Figure out how many lines of the listing include the string "fibers"; the reply is only that number.

▼

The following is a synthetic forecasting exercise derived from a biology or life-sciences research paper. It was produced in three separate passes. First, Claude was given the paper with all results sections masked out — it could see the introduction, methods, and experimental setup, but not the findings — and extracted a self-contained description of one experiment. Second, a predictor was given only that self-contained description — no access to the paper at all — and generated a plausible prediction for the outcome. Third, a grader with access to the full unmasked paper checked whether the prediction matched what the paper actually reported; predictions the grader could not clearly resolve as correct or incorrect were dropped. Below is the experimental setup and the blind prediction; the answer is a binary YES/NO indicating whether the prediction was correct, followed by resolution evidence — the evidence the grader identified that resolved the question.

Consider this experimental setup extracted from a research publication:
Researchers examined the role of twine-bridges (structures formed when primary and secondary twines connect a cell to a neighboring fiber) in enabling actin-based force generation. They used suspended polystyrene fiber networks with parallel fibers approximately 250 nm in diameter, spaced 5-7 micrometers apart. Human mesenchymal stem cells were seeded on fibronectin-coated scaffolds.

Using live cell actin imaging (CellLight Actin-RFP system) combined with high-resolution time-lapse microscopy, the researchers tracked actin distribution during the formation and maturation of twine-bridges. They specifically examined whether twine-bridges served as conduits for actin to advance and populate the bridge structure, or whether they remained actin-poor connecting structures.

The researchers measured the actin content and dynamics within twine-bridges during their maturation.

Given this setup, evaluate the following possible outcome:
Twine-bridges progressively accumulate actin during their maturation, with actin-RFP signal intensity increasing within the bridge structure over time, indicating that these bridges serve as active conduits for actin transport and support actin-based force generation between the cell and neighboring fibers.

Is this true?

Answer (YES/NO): YES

▲

(RESULT OF THE TASK):
2